# TASK BRIEF
Could you set down the records below exactly as they are, with no pictures?

# RAW DATA
***

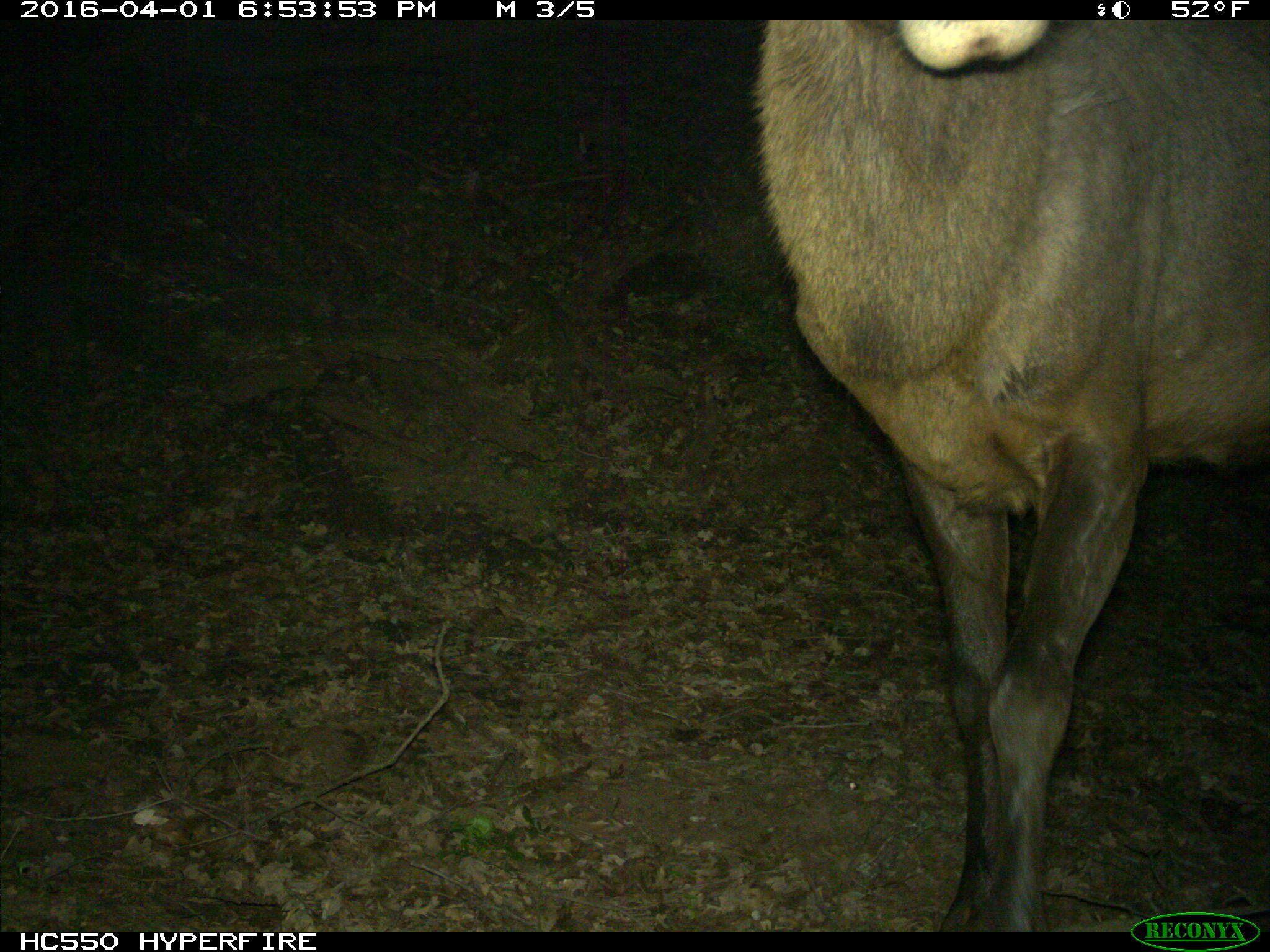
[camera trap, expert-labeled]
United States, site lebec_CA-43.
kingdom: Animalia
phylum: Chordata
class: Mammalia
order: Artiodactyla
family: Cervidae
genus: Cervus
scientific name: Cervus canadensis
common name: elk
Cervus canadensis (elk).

***

# TASK ANSWER
[camera trap, expert-labeled]
United States, site lebec_CA-43.
kingdom: Animalia
phylum: Chordata
class: Mammalia
order: Artiodactyla
family: Cervidae
genus: Cervus
scientific name: Cervus canadensis
common name: elk
Cervus canadensis (elk).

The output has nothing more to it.